§ Aim
Reproduce the forum thread on Tappan flatheads word for word, in full.

§ Text section
# Tappan flatheads



## hewhofishes68 (Mar 28, 2011)

Just wondered how many people target tappan for them. In the last week in a half ive got 2 nice ones while targeting saugeye, 1 55# out of about 18 ft. or water on a 4and half inch sucker and the other 35# on a shallow flat on a 3" creek chub. Makes me think there must be a great population there.


----------



## kprice (May 23, 2009)

Did you not get a picture of the 55lber?


----------



## KWaller (Oct 3, 2010)

The one where he is holding it by a bridge looks like it may be they 55 lber
Kyle
HPT
CP

Outdoor Hub mobile, the outdoor information engine


----------



## hewhofishes68 (Mar 28, 2011)

the top 2 pics are of the 55# one. I know as far as him being 51inches i would of thought he would of weighed more. Not really a species i target specificly but i do cetch them from time to time. Got a 64# one in the ohio in the early 90's but no pic back then i would have had to bring it home to get a pic and dont beleive in kill'n somthing that old.
brian


----------



## catfish_hunter (May 31, 2005)

Nice flathead there Brian...Congrats...tappan flatheads are starting to get few and far between...there is a paylake down by Cadiz that is running trotlines on the lower end of the lake and taking out alot of flatheads...this has been doing on for 3 years now...There used to be a great population on flatheads in tappan but it is dwindling slowing...


----------



## hewhofishes68 (Mar 28, 2011)

Wow thanks for the info...u wouldn't think taken fish from one lake to a pay lake would be legal. the things people do nowadays, nothing surprises me anymore.
Brian


----------



## catfish_hunter (May 31, 2005)

Its not legal...there are many fisherman in the area that are working together to get the problem taken care of!


----------



## hewhofishes68 (Mar 28, 2011)

Well im glad to hear that, just seams like a slimeball thing to be doing.
Brian


----------



## Hetfieldinn (May 17, 2004)

I caught this 43 lber in '07 at Tappan trolling a shad rap in 8 FOW. I was alone, and a guy going by in his boat jumped in and helped me land it. It was released after the pictures.


----------

§ Extracted entries
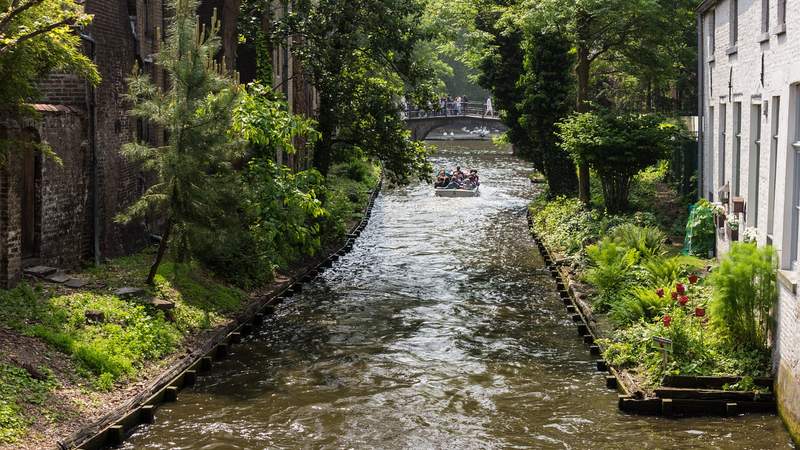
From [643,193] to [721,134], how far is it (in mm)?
8893

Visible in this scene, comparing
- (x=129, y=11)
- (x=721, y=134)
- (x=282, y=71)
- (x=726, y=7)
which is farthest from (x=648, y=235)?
(x=282, y=71)

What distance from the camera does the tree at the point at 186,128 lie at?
18188 millimetres

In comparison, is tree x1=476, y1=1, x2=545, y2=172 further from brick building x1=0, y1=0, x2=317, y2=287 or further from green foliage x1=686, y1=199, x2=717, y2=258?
green foliage x1=686, y1=199, x2=717, y2=258

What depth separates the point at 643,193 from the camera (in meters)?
32.0

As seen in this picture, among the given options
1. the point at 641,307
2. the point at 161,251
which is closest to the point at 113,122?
the point at 161,251

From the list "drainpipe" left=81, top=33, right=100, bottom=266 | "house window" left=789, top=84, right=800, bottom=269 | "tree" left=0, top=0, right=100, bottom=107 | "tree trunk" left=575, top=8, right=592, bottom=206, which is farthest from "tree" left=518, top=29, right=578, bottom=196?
"tree" left=0, top=0, right=100, bottom=107

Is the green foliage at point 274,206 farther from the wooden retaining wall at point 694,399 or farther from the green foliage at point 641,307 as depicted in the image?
the wooden retaining wall at point 694,399

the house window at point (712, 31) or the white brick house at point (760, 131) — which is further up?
the house window at point (712, 31)

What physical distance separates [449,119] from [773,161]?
69.5 m

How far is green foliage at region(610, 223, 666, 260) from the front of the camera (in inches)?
890

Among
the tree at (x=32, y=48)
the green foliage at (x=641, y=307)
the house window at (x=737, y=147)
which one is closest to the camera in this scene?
the tree at (x=32, y=48)

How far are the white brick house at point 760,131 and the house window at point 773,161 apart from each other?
2 cm

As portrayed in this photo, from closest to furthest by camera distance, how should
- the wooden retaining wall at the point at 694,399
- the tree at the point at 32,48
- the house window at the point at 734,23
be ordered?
the tree at the point at 32,48 < the wooden retaining wall at the point at 694,399 < the house window at the point at 734,23

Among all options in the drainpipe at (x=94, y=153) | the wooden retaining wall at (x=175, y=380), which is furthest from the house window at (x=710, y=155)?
the drainpipe at (x=94, y=153)
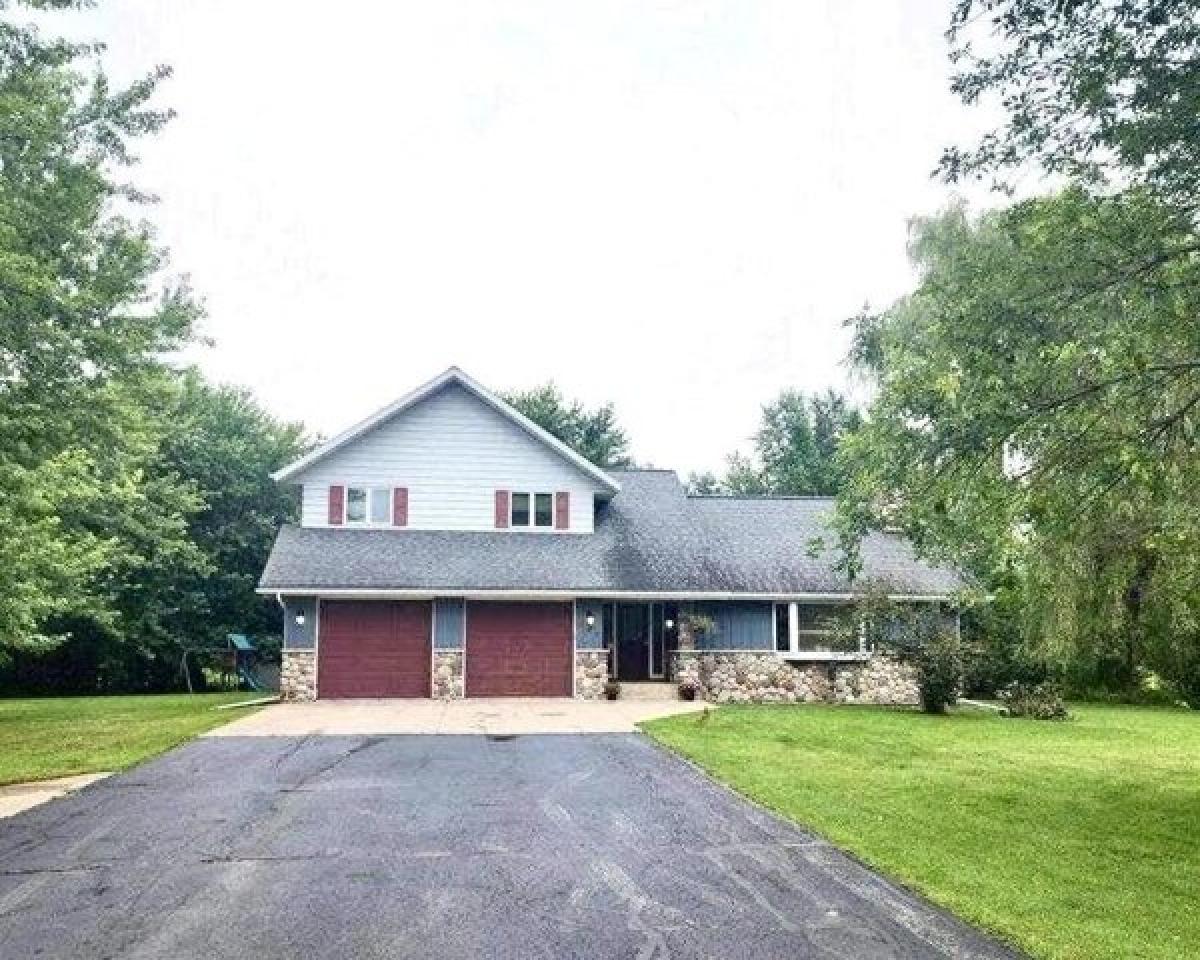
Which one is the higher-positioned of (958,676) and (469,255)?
(469,255)

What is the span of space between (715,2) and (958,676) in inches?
596

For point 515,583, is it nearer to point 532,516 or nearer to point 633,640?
point 532,516

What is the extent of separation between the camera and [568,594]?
23.5 meters

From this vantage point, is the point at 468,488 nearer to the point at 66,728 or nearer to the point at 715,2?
the point at 66,728

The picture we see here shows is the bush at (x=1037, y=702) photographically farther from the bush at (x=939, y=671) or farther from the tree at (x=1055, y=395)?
the tree at (x=1055, y=395)

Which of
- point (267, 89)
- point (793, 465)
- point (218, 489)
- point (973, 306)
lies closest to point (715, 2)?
point (973, 306)

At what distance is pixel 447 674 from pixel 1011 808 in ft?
52.1

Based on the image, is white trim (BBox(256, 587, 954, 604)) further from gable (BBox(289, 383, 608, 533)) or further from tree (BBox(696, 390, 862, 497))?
tree (BBox(696, 390, 862, 497))

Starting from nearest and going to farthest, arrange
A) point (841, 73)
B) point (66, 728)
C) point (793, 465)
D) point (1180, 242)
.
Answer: point (1180, 242)
point (841, 73)
point (66, 728)
point (793, 465)

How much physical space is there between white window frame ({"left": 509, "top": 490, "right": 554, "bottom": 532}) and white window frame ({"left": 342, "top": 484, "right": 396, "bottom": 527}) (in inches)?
126

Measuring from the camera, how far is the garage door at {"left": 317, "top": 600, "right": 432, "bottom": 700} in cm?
2328

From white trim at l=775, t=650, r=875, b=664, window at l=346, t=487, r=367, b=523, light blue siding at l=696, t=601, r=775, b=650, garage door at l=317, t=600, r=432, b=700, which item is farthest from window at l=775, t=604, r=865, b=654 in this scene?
window at l=346, t=487, r=367, b=523

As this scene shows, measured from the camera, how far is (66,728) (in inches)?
695

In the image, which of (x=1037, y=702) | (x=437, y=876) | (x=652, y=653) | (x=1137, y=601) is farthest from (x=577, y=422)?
(x=437, y=876)
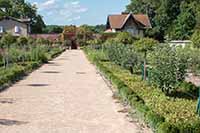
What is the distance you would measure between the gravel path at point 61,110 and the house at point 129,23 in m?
56.2

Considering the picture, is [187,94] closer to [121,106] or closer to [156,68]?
[156,68]

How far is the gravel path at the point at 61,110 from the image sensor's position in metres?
11.2

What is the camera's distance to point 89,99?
53.2 ft

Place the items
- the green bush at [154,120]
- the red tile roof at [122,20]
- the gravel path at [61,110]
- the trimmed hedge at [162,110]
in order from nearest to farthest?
the trimmed hedge at [162,110] < the green bush at [154,120] < the gravel path at [61,110] < the red tile roof at [122,20]

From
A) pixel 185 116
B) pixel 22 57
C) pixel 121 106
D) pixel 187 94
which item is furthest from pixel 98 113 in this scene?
pixel 22 57

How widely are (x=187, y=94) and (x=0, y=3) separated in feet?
296

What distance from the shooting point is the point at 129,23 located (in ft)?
255

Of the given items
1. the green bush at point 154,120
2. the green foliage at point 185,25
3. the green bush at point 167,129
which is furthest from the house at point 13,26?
the green bush at point 167,129

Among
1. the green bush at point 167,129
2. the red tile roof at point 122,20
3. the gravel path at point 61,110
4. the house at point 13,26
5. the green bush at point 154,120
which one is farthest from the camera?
the house at point 13,26

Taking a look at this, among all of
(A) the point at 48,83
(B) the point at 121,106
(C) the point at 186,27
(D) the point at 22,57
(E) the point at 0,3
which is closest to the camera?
(B) the point at 121,106

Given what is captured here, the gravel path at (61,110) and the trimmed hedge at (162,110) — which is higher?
the trimmed hedge at (162,110)

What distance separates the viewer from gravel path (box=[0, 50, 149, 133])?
11.2 metres

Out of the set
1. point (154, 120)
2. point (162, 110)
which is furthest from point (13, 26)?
point (154, 120)

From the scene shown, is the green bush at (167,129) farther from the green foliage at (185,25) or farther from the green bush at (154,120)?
the green foliage at (185,25)
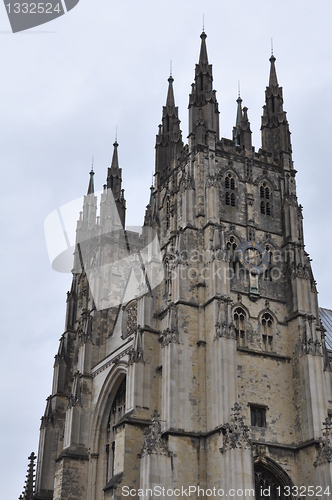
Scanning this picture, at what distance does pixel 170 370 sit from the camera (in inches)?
1649

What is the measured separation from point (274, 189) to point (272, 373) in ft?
47.2

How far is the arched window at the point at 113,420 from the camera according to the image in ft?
158

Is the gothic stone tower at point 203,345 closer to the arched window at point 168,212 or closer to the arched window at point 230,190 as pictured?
the arched window at point 230,190

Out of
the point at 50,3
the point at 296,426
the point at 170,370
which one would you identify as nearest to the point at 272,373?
the point at 296,426

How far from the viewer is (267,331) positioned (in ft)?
149

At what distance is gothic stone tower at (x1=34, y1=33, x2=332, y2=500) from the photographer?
4053cm

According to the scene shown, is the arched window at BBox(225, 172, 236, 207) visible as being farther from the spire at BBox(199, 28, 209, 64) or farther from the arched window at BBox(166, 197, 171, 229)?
the spire at BBox(199, 28, 209, 64)

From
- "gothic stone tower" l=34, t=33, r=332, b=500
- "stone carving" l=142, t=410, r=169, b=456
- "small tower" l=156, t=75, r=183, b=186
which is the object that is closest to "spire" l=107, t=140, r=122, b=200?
"gothic stone tower" l=34, t=33, r=332, b=500

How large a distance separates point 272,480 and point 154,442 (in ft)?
24.7

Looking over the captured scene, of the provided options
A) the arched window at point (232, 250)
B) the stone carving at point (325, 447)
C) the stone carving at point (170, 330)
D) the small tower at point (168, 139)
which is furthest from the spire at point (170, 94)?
the stone carving at point (325, 447)

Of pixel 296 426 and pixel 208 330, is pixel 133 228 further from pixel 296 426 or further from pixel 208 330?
pixel 296 426

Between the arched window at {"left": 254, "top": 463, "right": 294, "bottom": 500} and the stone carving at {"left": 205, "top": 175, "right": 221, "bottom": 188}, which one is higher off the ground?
the stone carving at {"left": 205, "top": 175, "right": 221, "bottom": 188}

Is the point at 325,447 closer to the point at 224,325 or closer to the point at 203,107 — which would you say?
the point at 224,325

§ Solution for this task
# Tappan flatheads



## hewhofishes68 (Mar 28, 2011)

Just wondered how many people target tappan for them. In the last week in a half ive got 2 nice ones while targeting saugeye, 1 55# out of about 18 ft. or water on a 4and half inch sucker and the other 35# on a shallow flat on a 3" creek chub. Makes me think there must be a great population there.


----------



## kprice (May 23, 2009)

Did you not get a picture of the 55lber?


----------



## KWaller (Oct 3, 2010)

The one where he is holding it by a bridge looks like it may be they 55 lber
Kyle
HPT
CP

Outdoor Hub mobile, the outdoor information engine


----------



## hewhofishes68 (Mar 28, 2011)

the top 2 pics are of the 55# one. I know as far as him being 51inches i would of thought he would of weighed more. Not really a species i target specificly but i do cetch them from time to time. Got a 64# one in the ohio in the early 90's but no pic back then i would have had to bring it home to get a pic and dont beleive in kill'n somthing that old.
brian


----------



## catfish_hunter (May 31, 2005)

Nice flathead there Brian...Congrats...tappan flatheads are starting to get few and far between...there is a paylake down by Cadiz that is running trotlines on the lower end of the lake and taking out alot of flatheads...this has been doing on for 3 years now...There used to be a great population on flatheads in tappan but it is dwindling slowing...


----------



## hewhofishes68 (Mar 28, 2011)

Wow thanks for the info...u wouldn't think taken fish from one lake to a pay lake would be legal. the things people do nowadays, nothing surprises me anymore.
Brian


----------



## catfish_hunter (May 31, 2005)

Its not legal...there are many fisherman in the area that are working together to get the problem taken care of!


----------



## hewhofishes68 (Mar 28, 2011)

Well im glad to hear that, just seams like a slimeball thing to be doing.
Brian


----------



## Hetfieldinn (May 17, 2004)

I caught this 43 lber in '07 at Tappan trolling a shad rap in 8 FOW. I was alone, and a guy going by in his boat jumped in and helped me land it. It was released after the pictures.


----------